You may have read some of the book reviews I’ve written for vweisfeld.com and Crime Fiction Lover. Perhaps you’ve wondered what criteria I use in assessing a book and assigning the stars. For one, you may have noticed that most books reviewed cluster in the 3-4 star range (good to excellent). There’s a reason for that. I really don’t read books at random; unless they promise to be pretty good, they aren’t on my reading pile. Another way to say this is, there’s so much good stuff out there these days, why waste time on schlock?
Offhand, I can think of only two one-star reviews I’ve given, and those books were gifts, well-intended, of course. At the same time, a book has to be really a cut above—usually by having strong literary qualities or a truly compelling story—before I give five stars. Proof of this “high average” is that I’ve reviewed 36 fiction/memoirs so far this year; of these, 18 were four-star, while five were five-star. In 2014, I read 56 books, and gave 22 of them four stars and only half that many five stars. The stars are explained on this website’s “Reading . . .” page, as follows:
Book Review Rankings
***** Highly recommended
**** Excellent read
*** Some flaws, but good
** Take it or leave it
* Save your $
While good reviews are important to writers, book reviews are mainly for readers, so I try to focus on the factors that make a book a good reading experience. And, because they’re for readers, **no spoilers!** in my book (and movie) reviews. This probably doesn’t please my friend who turns to the back of a new book and reads the last chapter first.

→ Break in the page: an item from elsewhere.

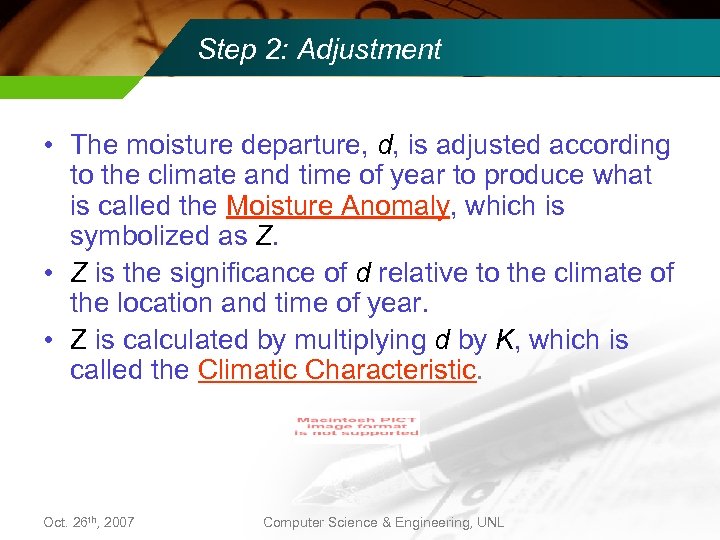 Step 2: Adjustment • The moisture departure, d, is adjusted according to the climate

It’s generally helpful to signal the genre of the book (some people love sci fi and other hate it, for example) and provide a short synopsis of the book’s set-up. This lets prospective readers know whether it’s the kind of book they would like in general, and whether the subject matter is likely to interest them.
First, I think about the overall impression a book makes. When I reach the last page and think, “Now THAT was a good book,” assigning the stars is easy. But it isn’t enough to tell other readers “it’s awesome” or “meh” and be done with it. Writing these reviews has helped me figure out why I have these overall impressions.
An important component of this summary impression is the idea or theme a book explores, which is accomplished by bringing together all its elements (plot, character, etc.) in a coherent, if sometimes invisible, way. Invisible or barely visible, because no reader wants to be lectured at. Ideas and themes must be presented artfully, something numerous critics (not me) felt Barbara Kingsolver’s Flight Behavior did not achieve, and which Neal Stephenson’s novels do so well. As the old Hollywood saying has it, “If you want to send a message, call Western Union.”
Ideas and themes are what a book is fundamentally about, and what it is about is not the same as plot. It took me a long time to learn that in my own writing. People would ask, “So, what’s your book about?” and I’d say, “It’s about a New York City architect who finds his mistress murdered and then what all happens as he tries to figure out why.” Now I say some of that, but I add “and what it’s really about is a man trying to regain his self-respect.” The “what a book is about,” stripped of plot intricacies, is the universal that readers respond to.